Either way, this is one of those honey garlic meatball recipes that works every single time.
Honey garlic meatballs and rice is the classic pairing for a reason. Fluffy steamed jasmine rice soaks up every drop of that glossy sauce, and dinner is on the table in minutes. But there are plenty of other directions you can take this:
However you serve them, do not forget a sprinkle of sesame seeds and fresh green onions. They add color, texture, and that final pop of freshness that makes the whole dish look as good as it tastes.
Ready to make it? Here is the full step-by-step recipe:

These Crockpot Honey Garlic Meatballs are sticky, savory, and impossibly easy to make. Just toss everything in the slow cooker and come home to a crowd-pleasing dinner the whole family will love.
Place the meatballs in the bottom of a 6-quart slow cooker in an even layer.
In a medium bowl, whisk together the honey, soy sauce, ketchup, minced garlic, brown sugar, rice vinegar, sesame oil, and red pepper flakes until fully combined.
Pour the honey garlic sauce evenly over the meatballs, gently tossing to coat them all.
Place the lid on the slow cooker and cook on LOW for 4 hours or HIGH for 2 hours, stirring once halfway through if possible.
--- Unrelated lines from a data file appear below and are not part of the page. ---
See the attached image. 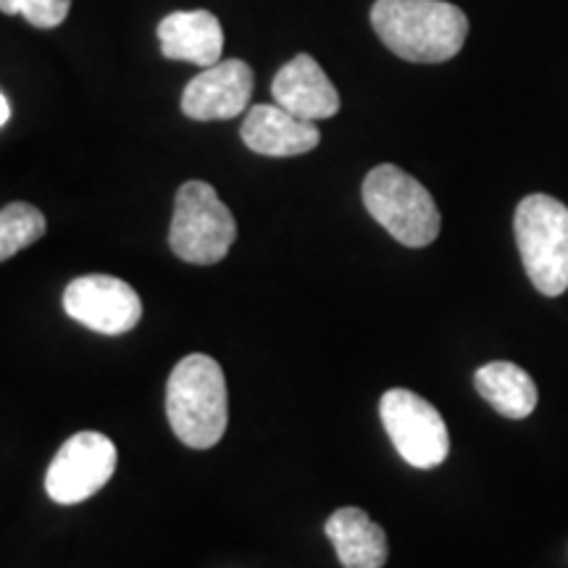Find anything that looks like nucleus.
Returning a JSON list of instances; mask_svg holds the SVG:
<instances>
[{
    "label": "nucleus",
    "instance_id": "nucleus-1",
    "mask_svg": "<svg viewBox=\"0 0 568 568\" xmlns=\"http://www.w3.org/2000/svg\"><path fill=\"white\" fill-rule=\"evenodd\" d=\"M372 27L397 59L443 63L460 53L468 19L445 0H376Z\"/></svg>",
    "mask_w": 568,
    "mask_h": 568
},
{
    "label": "nucleus",
    "instance_id": "nucleus-2",
    "mask_svg": "<svg viewBox=\"0 0 568 568\" xmlns=\"http://www.w3.org/2000/svg\"><path fill=\"white\" fill-rule=\"evenodd\" d=\"M166 416L172 432L193 450H209L224 437L230 395L222 366L211 355L182 358L166 382Z\"/></svg>",
    "mask_w": 568,
    "mask_h": 568
},
{
    "label": "nucleus",
    "instance_id": "nucleus-3",
    "mask_svg": "<svg viewBox=\"0 0 568 568\" xmlns=\"http://www.w3.org/2000/svg\"><path fill=\"white\" fill-rule=\"evenodd\" d=\"M361 195H364L366 211L393 234L397 243L426 247L437 240L443 219H439L435 197L403 169L393 163L372 169L366 174Z\"/></svg>",
    "mask_w": 568,
    "mask_h": 568
},
{
    "label": "nucleus",
    "instance_id": "nucleus-4",
    "mask_svg": "<svg viewBox=\"0 0 568 568\" xmlns=\"http://www.w3.org/2000/svg\"><path fill=\"white\" fill-rule=\"evenodd\" d=\"M516 245L529 280L542 295L568 290V209L556 197L535 193L516 209Z\"/></svg>",
    "mask_w": 568,
    "mask_h": 568
},
{
    "label": "nucleus",
    "instance_id": "nucleus-5",
    "mask_svg": "<svg viewBox=\"0 0 568 568\" xmlns=\"http://www.w3.org/2000/svg\"><path fill=\"white\" fill-rule=\"evenodd\" d=\"M237 240V222L209 182L193 180L176 190L169 245L184 264L211 266L226 258Z\"/></svg>",
    "mask_w": 568,
    "mask_h": 568
},
{
    "label": "nucleus",
    "instance_id": "nucleus-6",
    "mask_svg": "<svg viewBox=\"0 0 568 568\" xmlns=\"http://www.w3.org/2000/svg\"><path fill=\"white\" fill-rule=\"evenodd\" d=\"M379 416L400 458L414 468H435L450 453V435L439 410L410 389H387Z\"/></svg>",
    "mask_w": 568,
    "mask_h": 568
},
{
    "label": "nucleus",
    "instance_id": "nucleus-7",
    "mask_svg": "<svg viewBox=\"0 0 568 568\" xmlns=\"http://www.w3.org/2000/svg\"><path fill=\"white\" fill-rule=\"evenodd\" d=\"M116 445L101 432H77L59 447L45 474L48 497L77 506L109 485L116 471Z\"/></svg>",
    "mask_w": 568,
    "mask_h": 568
},
{
    "label": "nucleus",
    "instance_id": "nucleus-8",
    "mask_svg": "<svg viewBox=\"0 0 568 568\" xmlns=\"http://www.w3.org/2000/svg\"><path fill=\"white\" fill-rule=\"evenodd\" d=\"M63 311L98 335H124L142 318V301L119 276H77L63 290Z\"/></svg>",
    "mask_w": 568,
    "mask_h": 568
},
{
    "label": "nucleus",
    "instance_id": "nucleus-9",
    "mask_svg": "<svg viewBox=\"0 0 568 568\" xmlns=\"http://www.w3.org/2000/svg\"><path fill=\"white\" fill-rule=\"evenodd\" d=\"M253 95V69L226 59L203 69L182 92V113L195 122H224L240 116Z\"/></svg>",
    "mask_w": 568,
    "mask_h": 568
},
{
    "label": "nucleus",
    "instance_id": "nucleus-10",
    "mask_svg": "<svg viewBox=\"0 0 568 568\" xmlns=\"http://www.w3.org/2000/svg\"><path fill=\"white\" fill-rule=\"evenodd\" d=\"M272 95L276 105L308 122L332 119L339 111V92L308 53L295 55L276 71Z\"/></svg>",
    "mask_w": 568,
    "mask_h": 568
},
{
    "label": "nucleus",
    "instance_id": "nucleus-11",
    "mask_svg": "<svg viewBox=\"0 0 568 568\" xmlns=\"http://www.w3.org/2000/svg\"><path fill=\"white\" fill-rule=\"evenodd\" d=\"M240 138L253 153L290 159V155L311 153L322 142V132L308 119L284 111L282 105H253L247 111Z\"/></svg>",
    "mask_w": 568,
    "mask_h": 568
},
{
    "label": "nucleus",
    "instance_id": "nucleus-12",
    "mask_svg": "<svg viewBox=\"0 0 568 568\" xmlns=\"http://www.w3.org/2000/svg\"><path fill=\"white\" fill-rule=\"evenodd\" d=\"M161 53L172 61H187L209 69L222 61L224 30L211 11H174L159 24Z\"/></svg>",
    "mask_w": 568,
    "mask_h": 568
},
{
    "label": "nucleus",
    "instance_id": "nucleus-13",
    "mask_svg": "<svg viewBox=\"0 0 568 568\" xmlns=\"http://www.w3.org/2000/svg\"><path fill=\"white\" fill-rule=\"evenodd\" d=\"M326 537L345 568H382L387 564V535L366 510L353 506L335 510L326 521Z\"/></svg>",
    "mask_w": 568,
    "mask_h": 568
},
{
    "label": "nucleus",
    "instance_id": "nucleus-14",
    "mask_svg": "<svg viewBox=\"0 0 568 568\" xmlns=\"http://www.w3.org/2000/svg\"><path fill=\"white\" fill-rule=\"evenodd\" d=\"M477 393L506 418H527L537 408V385L521 366L493 361L474 374Z\"/></svg>",
    "mask_w": 568,
    "mask_h": 568
},
{
    "label": "nucleus",
    "instance_id": "nucleus-15",
    "mask_svg": "<svg viewBox=\"0 0 568 568\" xmlns=\"http://www.w3.org/2000/svg\"><path fill=\"white\" fill-rule=\"evenodd\" d=\"M45 226V216L32 203L17 201L0 209V264L38 243Z\"/></svg>",
    "mask_w": 568,
    "mask_h": 568
},
{
    "label": "nucleus",
    "instance_id": "nucleus-16",
    "mask_svg": "<svg viewBox=\"0 0 568 568\" xmlns=\"http://www.w3.org/2000/svg\"><path fill=\"white\" fill-rule=\"evenodd\" d=\"M71 0H0V11L3 13H21L32 27L40 30H53L63 24L69 17Z\"/></svg>",
    "mask_w": 568,
    "mask_h": 568
},
{
    "label": "nucleus",
    "instance_id": "nucleus-17",
    "mask_svg": "<svg viewBox=\"0 0 568 568\" xmlns=\"http://www.w3.org/2000/svg\"><path fill=\"white\" fill-rule=\"evenodd\" d=\"M9 119H11V105H9V101H6L3 92H0V126L9 122Z\"/></svg>",
    "mask_w": 568,
    "mask_h": 568
}]
</instances>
About 20 minutes before serving, stir the cornstarch slurry (2 tbsp cornstarch mixed with 2 tbsp cold water) into the sauce in the slow cooker.
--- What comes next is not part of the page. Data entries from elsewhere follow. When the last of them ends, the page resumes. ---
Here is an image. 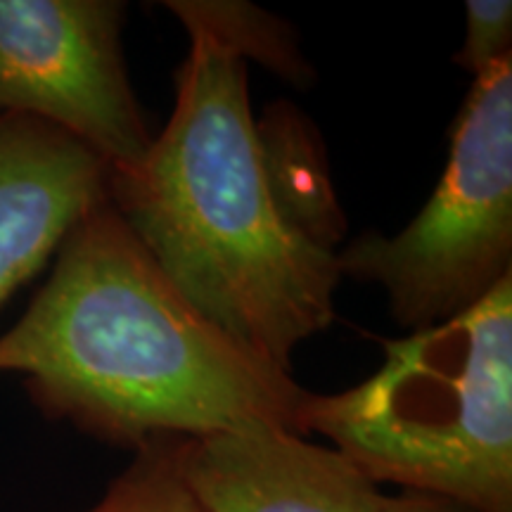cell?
Wrapping results in <instances>:
<instances>
[{
    "instance_id": "cell-3",
    "label": "cell",
    "mask_w": 512,
    "mask_h": 512,
    "mask_svg": "<svg viewBox=\"0 0 512 512\" xmlns=\"http://www.w3.org/2000/svg\"><path fill=\"white\" fill-rule=\"evenodd\" d=\"M373 482L512 512V275L472 309L384 347L373 377L304 418Z\"/></svg>"
},
{
    "instance_id": "cell-7",
    "label": "cell",
    "mask_w": 512,
    "mask_h": 512,
    "mask_svg": "<svg viewBox=\"0 0 512 512\" xmlns=\"http://www.w3.org/2000/svg\"><path fill=\"white\" fill-rule=\"evenodd\" d=\"M110 195L105 162L60 128L0 114V304Z\"/></svg>"
},
{
    "instance_id": "cell-12",
    "label": "cell",
    "mask_w": 512,
    "mask_h": 512,
    "mask_svg": "<svg viewBox=\"0 0 512 512\" xmlns=\"http://www.w3.org/2000/svg\"><path fill=\"white\" fill-rule=\"evenodd\" d=\"M375 512H479L475 508L451 501V498L422 494V491H401V494H384V501Z\"/></svg>"
},
{
    "instance_id": "cell-11",
    "label": "cell",
    "mask_w": 512,
    "mask_h": 512,
    "mask_svg": "<svg viewBox=\"0 0 512 512\" xmlns=\"http://www.w3.org/2000/svg\"><path fill=\"white\" fill-rule=\"evenodd\" d=\"M465 38L456 64L472 76L486 72L512 55V3L510 0H467Z\"/></svg>"
},
{
    "instance_id": "cell-1",
    "label": "cell",
    "mask_w": 512,
    "mask_h": 512,
    "mask_svg": "<svg viewBox=\"0 0 512 512\" xmlns=\"http://www.w3.org/2000/svg\"><path fill=\"white\" fill-rule=\"evenodd\" d=\"M55 256L48 283L0 335V373L22 377L46 418L133 451L254 427L306 437L313 392L204 318L110 195Z\"/></svg>"
},
{
    "instance_id": "cell-6",
    "label": "cell",
    "mask_w": 512,
    "mask_h": 512,
    "mask_svg": "<svg viewBox=\"0 0 512 512\" xmlns=\"http://www.w3.org/2000/svg\"><path fill=\"white\" fill-rule=\"evenodd\" d=\"M171 458L202 512H375L384 501L335 446L278 427L174 439Z\"/></svg>"
},
{
    "instance_id": "cell-4",
    "label": "cell",
    "mask_w": 512,
    "mask_h": 512,
    "mask_svg": "<svg viewBox=\"0 0 512 512\" xmlns=\"http://www.w3.org/2000/svg\"><path fill=\"white\" fill-rule=\"evenodd\" d=\"M339 271L387 292L408 332L477 306L512 275V55L472 83L437 190L401 233H363Z\"/></svg>"
},
{
    "instance_id": "cell-8",
    "label": "cell",
    "mask_w": 512,
    "mask_h": 512,
    "mask_svg": "<svg viewBox=\"0 0 512 512\" xmlns=\"http://www.w3.org/2000/svg\"><path fill=\"white\" fill-rule=\"evenodd\" d=\"M256 131L268 176L283 209L311 240L332 249L342 230V214L316 145H311L302 124H297L292 114L287 121L280 117L266 119L264 126L256 124Z\"/></svg>"
},
{
    "instance_id": "cell-9",
    "label": "cell",
    "mask_w": 512,
    "mask_h": 512,
    "mask_svg": "<svg viewBox=\"0 0 512 512\" xmlns=\"http://www.w3.org/2000/svg\"><path fill=\"white\" fill-rule=\"evenodd\" d=\"M181 24H195L219 36L242 60H256L299 86L313 81L311 67L299 53L290 24L249 3L226 0H169L164 3Z\"/></svg>"
},
{
    "instance_id": "cell-5",
    "label": "cell",
    "mask_w": 512,
    "mask_h": 512,
    "mask_svg": "<svg viewBox=\"0 0 512 512\" xmlns=\"http://www.w3.org/2000/svg\"><path fill=\"white\" fill-rule=\"evenodd\" d=\"M119 0H0V114L60 128L105 162L136 169L152 143L128 81Z\"/></svg>"
},
{
    "instance_id": "cell-2",
    "label": "cell",
    "mask_w": 512,
    "mask_h": 512,
    "mask_svg": "<svg viewBox=\"0 0 512 512\" xmlns=\"http://www.w3.org/2000/svg\"><path fill=\"white\" fill-rule=\"evenodd\" d=\"M190 50L162 136L110 200L166 278L235 344L292 375V354L335 320L337 254L280 204L249 107L247 62L183 24Z\"/></svg>"
},
{
    "instance_id": "cell-10",
    "label": "cell",
    "mask_w": 512,
    "mask_h": 512,
    "mask_svg": "<svg viewBox=\"0 0 512 512\" xmlns=\"http://www.w3.org/2000/svg\"><path fill=\"white\" fill-rule=\"evenodd\" d=\"M171 441L138 448L133 463L83 512H202L176 475Z\"/></svg>"
}]
</instances>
Replace the lid and cook on HIGH for an additional 15 to 20 minutes, until the sauce has thickened to a glossy, sticky consistency.
Taste and adjust seasoning if needed. Serve the meatballs over steamed white rice or noodles, garnished with sesame seeds and sliced green onions.
If you somehow end up with leftovers, you are in luck. These meatballs reheat like a dream. Store them in an airtight container in the refrigerator for up to 4 days. When reheating, add a small splash of water to the pan or microwave dish to loosen the sauce back up. They are honestly just as good the next day, maybe even better once the sauce has had time to really soak in.
For longer storage, freeze the cooled meatballs and sauce in a freezer-safe container for up to 2 months. Thaw overnight in the fridge and reheat gently on the stovetop.